Comments on the module-file format

Mark Reinhold mr at sun.com
Fri Feb 5 12:07:53 PST 2010


> Date: Fri, 05 Feb 2010 10:55:02 +0100
> From: Patrick Wright <pdoubleya at gmail.com>

> I'd like to quickly note three use cases which come up in real-world
> module distribution, ...
> 
> 1) The module artifact has a checksum by which the repository manager
> (e.g. Maven) can determine if the local copy of the artifact is
> up-to-date. AFAIK, this is to cover the case that an artifact was
> updated in-place.

The hash in a module file's main header can be used for this purpose.

>                   This in turn can happen if the distributor makes a
> small mistake in packaging, for example, but does not want to rev the
> version number, or within teams, using a single "snapshot" version
> which is regularly overwritten. ...

I share Brian Pontarelli's concerns regarding in-place updates and
snapshot versions, though in a module system -- as opposed to a build
system -- I'm not sure I'd go so far as to forbid them outright.

> 2) An open source project publishes a key by which the artifact can be
> verified as authentic.

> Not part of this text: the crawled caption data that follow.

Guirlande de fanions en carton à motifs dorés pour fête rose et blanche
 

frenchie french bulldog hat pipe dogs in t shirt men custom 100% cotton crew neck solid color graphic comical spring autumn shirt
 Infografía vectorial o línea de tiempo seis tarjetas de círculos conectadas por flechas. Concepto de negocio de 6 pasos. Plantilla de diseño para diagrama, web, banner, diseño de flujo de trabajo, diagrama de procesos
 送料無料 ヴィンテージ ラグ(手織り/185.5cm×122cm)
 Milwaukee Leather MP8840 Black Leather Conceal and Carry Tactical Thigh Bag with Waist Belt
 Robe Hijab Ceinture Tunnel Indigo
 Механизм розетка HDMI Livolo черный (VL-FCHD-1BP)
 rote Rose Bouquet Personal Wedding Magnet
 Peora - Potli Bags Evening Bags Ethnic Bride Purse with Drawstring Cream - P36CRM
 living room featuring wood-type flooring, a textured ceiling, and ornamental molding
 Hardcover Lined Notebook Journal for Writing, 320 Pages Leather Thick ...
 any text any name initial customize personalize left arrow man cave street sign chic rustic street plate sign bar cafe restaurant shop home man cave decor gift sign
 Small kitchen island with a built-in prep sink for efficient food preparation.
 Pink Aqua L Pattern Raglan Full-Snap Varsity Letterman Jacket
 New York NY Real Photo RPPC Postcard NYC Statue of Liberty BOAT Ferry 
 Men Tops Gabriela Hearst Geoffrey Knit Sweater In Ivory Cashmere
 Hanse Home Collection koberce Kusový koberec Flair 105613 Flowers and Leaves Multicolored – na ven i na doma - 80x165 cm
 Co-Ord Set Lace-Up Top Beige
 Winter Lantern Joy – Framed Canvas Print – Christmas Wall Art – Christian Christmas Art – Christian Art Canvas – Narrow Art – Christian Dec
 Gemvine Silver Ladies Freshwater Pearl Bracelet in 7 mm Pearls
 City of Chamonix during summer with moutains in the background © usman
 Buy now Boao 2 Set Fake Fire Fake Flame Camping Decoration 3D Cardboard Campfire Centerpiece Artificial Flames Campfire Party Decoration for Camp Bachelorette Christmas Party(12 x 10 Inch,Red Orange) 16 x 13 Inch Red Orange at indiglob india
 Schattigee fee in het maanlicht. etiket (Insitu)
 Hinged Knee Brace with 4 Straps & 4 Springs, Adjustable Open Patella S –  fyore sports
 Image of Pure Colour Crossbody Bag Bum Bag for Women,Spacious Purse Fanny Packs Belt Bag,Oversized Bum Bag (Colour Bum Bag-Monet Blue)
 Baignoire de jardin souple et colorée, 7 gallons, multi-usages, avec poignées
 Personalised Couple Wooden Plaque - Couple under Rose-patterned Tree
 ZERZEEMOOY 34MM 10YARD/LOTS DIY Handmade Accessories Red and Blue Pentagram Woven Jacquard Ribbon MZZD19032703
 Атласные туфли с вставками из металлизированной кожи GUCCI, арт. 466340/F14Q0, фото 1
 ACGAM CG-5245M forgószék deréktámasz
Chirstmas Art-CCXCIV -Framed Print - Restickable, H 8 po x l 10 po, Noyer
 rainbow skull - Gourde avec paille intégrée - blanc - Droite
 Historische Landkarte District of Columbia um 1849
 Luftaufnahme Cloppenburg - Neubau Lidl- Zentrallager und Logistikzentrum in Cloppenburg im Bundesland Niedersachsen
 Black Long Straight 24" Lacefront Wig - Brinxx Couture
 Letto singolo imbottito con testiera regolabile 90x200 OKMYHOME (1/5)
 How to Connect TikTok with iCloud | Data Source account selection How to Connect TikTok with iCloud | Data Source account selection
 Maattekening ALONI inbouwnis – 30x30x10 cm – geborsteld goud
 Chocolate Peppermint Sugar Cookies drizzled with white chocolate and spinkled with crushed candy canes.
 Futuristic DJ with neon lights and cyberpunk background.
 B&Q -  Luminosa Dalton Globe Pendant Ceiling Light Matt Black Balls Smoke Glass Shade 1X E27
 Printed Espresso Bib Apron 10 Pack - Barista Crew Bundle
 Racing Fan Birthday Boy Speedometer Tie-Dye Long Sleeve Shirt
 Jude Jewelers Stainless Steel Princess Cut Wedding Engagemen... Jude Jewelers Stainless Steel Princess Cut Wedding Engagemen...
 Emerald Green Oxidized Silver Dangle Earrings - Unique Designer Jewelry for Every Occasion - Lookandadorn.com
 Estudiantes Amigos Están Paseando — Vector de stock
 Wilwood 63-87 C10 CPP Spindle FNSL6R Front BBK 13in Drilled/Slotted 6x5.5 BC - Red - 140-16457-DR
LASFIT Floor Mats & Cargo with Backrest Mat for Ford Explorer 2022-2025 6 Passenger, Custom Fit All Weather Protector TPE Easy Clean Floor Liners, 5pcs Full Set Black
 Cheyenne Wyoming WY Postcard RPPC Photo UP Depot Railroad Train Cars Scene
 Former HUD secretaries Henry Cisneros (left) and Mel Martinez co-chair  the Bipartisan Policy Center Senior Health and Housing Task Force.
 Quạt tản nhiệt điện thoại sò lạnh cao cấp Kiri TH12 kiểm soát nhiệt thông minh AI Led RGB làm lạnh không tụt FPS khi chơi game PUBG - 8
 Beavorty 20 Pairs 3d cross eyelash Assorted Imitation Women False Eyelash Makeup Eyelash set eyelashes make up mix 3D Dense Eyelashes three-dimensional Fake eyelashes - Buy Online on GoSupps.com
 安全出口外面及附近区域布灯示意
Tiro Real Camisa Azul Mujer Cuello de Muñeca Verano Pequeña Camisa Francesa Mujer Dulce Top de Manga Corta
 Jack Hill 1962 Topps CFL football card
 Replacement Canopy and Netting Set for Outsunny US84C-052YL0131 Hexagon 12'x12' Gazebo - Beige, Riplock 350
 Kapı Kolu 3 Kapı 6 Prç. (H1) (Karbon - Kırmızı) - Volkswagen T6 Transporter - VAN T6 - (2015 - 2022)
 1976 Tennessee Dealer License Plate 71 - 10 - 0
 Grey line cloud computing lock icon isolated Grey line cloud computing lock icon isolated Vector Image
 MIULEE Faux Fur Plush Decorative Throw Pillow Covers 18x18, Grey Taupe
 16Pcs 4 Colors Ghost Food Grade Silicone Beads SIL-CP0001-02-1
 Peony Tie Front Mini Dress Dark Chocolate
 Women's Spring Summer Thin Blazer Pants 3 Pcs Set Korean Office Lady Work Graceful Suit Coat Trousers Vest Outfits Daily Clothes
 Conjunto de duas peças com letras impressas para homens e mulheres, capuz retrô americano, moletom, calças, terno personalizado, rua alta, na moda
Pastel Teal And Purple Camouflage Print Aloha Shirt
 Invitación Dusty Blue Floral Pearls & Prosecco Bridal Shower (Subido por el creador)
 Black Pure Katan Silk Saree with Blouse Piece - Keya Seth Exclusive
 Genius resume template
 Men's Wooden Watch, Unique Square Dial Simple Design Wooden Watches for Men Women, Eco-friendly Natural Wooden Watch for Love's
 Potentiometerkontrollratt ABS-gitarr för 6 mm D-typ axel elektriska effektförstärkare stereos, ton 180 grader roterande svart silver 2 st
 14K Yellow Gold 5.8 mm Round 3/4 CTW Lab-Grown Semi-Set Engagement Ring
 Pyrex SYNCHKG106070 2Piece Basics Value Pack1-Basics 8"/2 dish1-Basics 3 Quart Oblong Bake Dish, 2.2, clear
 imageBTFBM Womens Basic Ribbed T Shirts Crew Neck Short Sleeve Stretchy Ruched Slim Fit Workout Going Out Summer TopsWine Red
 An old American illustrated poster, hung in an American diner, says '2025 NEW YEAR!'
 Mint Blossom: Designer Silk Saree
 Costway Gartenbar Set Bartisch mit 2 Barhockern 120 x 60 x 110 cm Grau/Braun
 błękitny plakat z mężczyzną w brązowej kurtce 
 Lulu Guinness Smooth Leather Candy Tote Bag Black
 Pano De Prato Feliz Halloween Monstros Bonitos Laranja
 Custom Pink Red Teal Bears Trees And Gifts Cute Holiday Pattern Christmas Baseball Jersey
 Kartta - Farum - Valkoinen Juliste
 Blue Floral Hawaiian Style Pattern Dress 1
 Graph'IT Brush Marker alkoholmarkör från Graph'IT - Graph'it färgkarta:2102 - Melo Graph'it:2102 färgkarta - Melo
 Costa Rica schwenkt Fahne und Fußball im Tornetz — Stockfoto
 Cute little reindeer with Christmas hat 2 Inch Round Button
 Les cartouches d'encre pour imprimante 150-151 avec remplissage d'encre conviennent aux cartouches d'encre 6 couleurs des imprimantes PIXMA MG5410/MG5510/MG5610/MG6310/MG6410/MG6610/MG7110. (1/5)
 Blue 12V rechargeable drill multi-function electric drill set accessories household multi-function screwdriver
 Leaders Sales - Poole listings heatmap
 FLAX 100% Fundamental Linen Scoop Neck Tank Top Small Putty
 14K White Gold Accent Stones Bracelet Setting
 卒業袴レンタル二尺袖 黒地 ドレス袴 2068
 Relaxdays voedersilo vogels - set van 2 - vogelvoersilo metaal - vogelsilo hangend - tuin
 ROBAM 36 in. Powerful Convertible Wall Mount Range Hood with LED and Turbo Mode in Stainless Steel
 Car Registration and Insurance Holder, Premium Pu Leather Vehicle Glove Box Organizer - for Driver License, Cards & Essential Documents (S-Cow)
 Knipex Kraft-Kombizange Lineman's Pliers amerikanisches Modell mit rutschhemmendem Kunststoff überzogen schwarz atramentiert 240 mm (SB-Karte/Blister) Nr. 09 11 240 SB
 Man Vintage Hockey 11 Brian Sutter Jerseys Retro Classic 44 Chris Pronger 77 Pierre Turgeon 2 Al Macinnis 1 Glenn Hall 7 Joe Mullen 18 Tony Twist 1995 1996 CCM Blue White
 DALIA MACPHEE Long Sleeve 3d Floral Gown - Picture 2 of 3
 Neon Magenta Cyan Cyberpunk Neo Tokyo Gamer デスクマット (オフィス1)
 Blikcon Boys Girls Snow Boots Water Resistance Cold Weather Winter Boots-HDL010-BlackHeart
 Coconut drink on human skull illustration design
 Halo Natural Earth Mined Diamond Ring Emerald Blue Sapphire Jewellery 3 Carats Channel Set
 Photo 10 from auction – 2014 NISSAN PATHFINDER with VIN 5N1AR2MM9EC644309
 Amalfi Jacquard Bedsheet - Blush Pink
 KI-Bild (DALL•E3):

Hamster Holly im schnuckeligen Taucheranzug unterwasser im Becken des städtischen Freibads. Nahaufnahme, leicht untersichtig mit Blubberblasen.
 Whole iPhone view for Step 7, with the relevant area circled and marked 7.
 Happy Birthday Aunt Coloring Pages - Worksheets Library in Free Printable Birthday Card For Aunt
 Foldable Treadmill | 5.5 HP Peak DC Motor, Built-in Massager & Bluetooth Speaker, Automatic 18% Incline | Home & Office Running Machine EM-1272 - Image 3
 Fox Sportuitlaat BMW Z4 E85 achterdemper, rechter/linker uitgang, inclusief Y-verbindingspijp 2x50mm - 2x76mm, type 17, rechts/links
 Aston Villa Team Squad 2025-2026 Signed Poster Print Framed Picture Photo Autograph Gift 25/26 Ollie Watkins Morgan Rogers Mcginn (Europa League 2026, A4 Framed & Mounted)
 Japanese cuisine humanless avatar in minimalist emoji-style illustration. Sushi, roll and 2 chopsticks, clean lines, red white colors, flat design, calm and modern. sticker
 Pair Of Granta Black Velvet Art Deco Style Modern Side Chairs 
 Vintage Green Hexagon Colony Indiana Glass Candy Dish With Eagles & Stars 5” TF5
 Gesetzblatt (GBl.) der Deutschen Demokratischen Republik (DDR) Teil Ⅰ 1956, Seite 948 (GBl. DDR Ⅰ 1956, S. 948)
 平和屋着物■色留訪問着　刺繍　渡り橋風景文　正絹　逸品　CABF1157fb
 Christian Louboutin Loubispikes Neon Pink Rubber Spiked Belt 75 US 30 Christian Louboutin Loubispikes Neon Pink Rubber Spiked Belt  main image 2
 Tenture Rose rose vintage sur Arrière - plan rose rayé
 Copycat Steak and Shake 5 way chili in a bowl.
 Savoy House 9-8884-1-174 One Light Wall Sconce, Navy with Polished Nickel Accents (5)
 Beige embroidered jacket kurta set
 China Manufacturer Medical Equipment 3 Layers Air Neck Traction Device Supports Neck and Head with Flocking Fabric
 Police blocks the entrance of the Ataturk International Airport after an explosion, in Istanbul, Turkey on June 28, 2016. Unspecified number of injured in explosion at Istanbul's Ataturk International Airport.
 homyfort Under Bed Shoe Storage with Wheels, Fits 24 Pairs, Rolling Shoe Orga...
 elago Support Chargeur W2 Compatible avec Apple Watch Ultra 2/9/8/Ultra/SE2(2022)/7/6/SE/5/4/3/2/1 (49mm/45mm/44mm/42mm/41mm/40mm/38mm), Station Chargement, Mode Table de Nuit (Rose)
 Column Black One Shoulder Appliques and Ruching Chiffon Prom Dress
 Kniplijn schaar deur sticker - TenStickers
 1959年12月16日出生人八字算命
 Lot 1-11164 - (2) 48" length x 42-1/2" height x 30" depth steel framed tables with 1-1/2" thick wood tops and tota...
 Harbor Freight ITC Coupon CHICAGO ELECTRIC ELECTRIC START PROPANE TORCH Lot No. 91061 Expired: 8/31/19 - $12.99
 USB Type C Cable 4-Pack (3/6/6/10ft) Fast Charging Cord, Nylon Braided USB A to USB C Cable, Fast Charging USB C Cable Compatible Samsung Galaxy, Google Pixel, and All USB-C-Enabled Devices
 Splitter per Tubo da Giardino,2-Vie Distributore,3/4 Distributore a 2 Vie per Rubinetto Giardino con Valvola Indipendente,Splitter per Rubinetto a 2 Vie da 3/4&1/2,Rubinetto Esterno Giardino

Most often I've seen this in projects from
> Apache, where the end user is asked to verify the artifact manually
> after download, and the hash is posted on a web page. AFAIK, the use
> case is to verify that the artifact was not swapped or tampered with
> by some third-party on the hosting servers.

This convention is common; it's not specific to Apache.  It's susceptible
to the obvious man-in-the-middle attack, however, so you can't completely
trust it.

> 3) Signed JARs, which we already know about.
> 
> Given the increasing reliance I see in my own team and among my
> colleagues elsewhere on open source software, it seems that having a
> standard, fairly straightforward and at best automated way to handle
> case #2 would be valuable.

That case will be handled automatically.  A module-file repository will
have a catalog which includes the hash of every published module file,
and the downloader will check that the hash of a newly-downloaded module
file matches the corresponding hash in the catalog.